The station was rebuilt in 1979 to coincide with the construction of the South Eastern Arterial link. This was the final station rebuild with the station buildings remaining almost the same into the 21st century. Until 1987, a level crossing was provided at Moira Street, located at the up end of the station. An overpass replaced the level crossing as part of the South Eastern Arterial link, built between Toorak and Warrigal Roads. Minor upgrades have occurred at the station since 1979, with the station being upgraded to a premium station in 2008 and a signal box located at Platform 1 being decommissioned on 8 June 2019.

==Platforms and services==
Darling has two side platforms with two faces. The station is currently served by the Glen Waverley line, a service on the metropolitan rail network. The Glen Waverley line runs from Glen Waverley station south east of Melbourne, joining the Belgrave, Lilydale, and Alamein lines at Burnley station, before travelling through the City Loop.

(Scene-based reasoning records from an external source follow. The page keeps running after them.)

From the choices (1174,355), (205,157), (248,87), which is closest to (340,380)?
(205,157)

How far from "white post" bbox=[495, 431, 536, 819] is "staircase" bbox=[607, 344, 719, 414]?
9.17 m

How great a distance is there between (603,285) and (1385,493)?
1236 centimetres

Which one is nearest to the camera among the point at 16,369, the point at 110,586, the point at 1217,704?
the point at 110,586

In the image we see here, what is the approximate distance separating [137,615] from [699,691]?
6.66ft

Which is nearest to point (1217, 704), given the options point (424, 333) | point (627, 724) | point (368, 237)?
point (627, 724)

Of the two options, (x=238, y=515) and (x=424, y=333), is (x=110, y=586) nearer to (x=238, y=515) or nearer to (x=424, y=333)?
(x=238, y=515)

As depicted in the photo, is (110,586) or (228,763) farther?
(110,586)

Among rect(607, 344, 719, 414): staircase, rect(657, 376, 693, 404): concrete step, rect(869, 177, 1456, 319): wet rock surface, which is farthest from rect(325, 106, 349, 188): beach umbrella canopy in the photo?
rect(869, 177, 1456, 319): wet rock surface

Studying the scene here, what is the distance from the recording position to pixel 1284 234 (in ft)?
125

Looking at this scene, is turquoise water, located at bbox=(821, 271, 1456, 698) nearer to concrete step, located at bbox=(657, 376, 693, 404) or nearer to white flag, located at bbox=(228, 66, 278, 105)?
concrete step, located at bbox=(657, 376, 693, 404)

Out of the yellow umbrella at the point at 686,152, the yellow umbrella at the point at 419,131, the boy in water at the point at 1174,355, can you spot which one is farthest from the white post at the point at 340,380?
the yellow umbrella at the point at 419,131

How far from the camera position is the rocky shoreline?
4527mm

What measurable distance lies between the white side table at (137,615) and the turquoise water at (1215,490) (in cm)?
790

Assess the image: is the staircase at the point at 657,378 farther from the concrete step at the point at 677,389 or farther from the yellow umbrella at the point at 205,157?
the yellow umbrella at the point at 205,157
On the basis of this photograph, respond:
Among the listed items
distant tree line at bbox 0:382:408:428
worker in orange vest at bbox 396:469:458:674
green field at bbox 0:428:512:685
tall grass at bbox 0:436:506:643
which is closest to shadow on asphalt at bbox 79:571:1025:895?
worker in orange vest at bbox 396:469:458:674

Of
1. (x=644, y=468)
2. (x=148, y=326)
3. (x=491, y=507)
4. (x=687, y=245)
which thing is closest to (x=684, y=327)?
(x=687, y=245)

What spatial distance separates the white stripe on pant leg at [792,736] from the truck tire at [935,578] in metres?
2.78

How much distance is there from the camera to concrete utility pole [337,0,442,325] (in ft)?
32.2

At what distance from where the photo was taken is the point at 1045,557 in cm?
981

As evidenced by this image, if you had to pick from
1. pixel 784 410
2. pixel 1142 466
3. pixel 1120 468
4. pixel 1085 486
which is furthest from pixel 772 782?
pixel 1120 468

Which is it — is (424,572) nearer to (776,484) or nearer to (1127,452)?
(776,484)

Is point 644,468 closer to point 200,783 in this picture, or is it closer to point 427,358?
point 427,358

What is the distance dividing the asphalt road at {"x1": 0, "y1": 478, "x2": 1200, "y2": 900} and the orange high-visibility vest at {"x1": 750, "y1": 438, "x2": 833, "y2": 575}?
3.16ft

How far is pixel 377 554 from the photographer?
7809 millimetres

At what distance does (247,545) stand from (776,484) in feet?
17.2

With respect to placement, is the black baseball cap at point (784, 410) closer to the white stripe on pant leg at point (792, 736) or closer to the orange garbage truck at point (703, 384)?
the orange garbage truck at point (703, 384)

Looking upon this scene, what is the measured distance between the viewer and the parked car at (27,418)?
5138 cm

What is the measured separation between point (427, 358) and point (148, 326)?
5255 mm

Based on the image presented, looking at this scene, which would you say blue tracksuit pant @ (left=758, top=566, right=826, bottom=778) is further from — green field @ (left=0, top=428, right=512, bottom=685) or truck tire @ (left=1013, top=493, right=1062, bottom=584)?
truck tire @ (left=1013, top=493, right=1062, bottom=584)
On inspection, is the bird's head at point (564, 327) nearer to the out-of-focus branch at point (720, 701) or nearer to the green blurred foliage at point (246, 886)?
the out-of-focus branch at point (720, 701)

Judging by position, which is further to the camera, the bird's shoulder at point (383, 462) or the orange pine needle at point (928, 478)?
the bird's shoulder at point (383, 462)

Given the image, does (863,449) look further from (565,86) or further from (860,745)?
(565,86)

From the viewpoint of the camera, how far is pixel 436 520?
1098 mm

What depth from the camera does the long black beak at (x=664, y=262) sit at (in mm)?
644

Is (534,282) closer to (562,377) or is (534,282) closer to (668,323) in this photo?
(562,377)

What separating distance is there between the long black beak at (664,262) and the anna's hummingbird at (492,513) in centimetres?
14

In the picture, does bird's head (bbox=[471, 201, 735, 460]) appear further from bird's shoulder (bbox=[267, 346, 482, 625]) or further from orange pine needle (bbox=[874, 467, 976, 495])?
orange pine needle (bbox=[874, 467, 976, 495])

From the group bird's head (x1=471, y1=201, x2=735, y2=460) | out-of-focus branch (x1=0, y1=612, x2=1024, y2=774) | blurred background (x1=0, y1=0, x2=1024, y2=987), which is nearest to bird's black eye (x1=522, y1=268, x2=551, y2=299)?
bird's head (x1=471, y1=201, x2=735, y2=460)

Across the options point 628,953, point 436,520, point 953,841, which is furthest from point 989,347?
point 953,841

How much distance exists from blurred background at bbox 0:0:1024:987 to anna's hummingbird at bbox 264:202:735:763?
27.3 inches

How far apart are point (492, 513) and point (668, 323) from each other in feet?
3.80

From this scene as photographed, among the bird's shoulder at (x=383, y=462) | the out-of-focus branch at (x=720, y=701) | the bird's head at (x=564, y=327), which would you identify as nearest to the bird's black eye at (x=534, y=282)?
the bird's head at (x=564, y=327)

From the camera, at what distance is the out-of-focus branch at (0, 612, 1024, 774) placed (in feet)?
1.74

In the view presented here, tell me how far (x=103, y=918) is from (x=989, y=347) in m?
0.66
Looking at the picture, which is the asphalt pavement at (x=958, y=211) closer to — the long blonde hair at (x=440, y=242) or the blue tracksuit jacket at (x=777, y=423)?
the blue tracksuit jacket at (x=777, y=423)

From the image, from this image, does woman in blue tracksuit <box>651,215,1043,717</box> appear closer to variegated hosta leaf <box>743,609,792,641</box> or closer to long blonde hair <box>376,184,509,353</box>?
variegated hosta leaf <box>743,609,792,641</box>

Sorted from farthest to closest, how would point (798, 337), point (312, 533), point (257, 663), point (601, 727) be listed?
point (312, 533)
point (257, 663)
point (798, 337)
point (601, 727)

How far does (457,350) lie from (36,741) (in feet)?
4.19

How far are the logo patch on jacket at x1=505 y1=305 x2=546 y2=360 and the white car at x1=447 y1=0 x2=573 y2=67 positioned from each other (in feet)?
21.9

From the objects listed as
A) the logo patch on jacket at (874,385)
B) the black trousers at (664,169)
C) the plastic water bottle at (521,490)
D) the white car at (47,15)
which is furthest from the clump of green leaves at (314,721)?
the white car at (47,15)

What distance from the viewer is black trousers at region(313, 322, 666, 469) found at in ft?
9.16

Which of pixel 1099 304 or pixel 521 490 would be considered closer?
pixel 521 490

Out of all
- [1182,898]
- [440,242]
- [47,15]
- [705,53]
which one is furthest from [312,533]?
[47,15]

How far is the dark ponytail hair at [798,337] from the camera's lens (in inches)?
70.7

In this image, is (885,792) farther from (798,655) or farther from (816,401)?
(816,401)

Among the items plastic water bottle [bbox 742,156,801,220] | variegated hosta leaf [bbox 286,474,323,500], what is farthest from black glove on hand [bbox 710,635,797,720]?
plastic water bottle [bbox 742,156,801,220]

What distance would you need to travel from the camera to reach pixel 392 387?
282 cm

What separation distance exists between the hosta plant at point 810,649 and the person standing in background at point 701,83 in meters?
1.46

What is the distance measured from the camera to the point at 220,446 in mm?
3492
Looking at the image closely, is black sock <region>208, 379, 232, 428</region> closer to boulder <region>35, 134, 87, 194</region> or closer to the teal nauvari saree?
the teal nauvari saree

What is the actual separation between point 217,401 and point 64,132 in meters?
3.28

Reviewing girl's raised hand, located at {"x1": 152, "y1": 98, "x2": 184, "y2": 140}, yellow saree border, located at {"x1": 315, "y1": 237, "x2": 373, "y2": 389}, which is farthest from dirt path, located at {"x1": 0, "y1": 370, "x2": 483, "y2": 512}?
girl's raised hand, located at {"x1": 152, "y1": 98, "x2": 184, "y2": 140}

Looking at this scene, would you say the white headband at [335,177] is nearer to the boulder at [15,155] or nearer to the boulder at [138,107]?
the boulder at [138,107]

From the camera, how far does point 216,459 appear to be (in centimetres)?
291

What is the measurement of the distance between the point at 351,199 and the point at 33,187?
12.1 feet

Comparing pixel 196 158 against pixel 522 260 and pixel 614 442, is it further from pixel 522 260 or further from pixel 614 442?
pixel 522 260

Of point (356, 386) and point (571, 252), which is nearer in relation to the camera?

Darling platform arrangement
| Platform | Line | Destination | Service Type | Source |
| 1 | Glen Waverley line | Flinders Street | All stations and limited express services |  |
| 2 | Glen Waverley line | Glen Waverley | All stations |  |

==Transport links==
Darling station has one bus connection. The station connects to the route 624 bus service from Kew to Oakleigh station. The station does not have a bus interchange due to the limited number of transport links stopping at the station, and instead is operated through on-street bus stops. Darling station also has train replacement bus stops located adjacent to the station.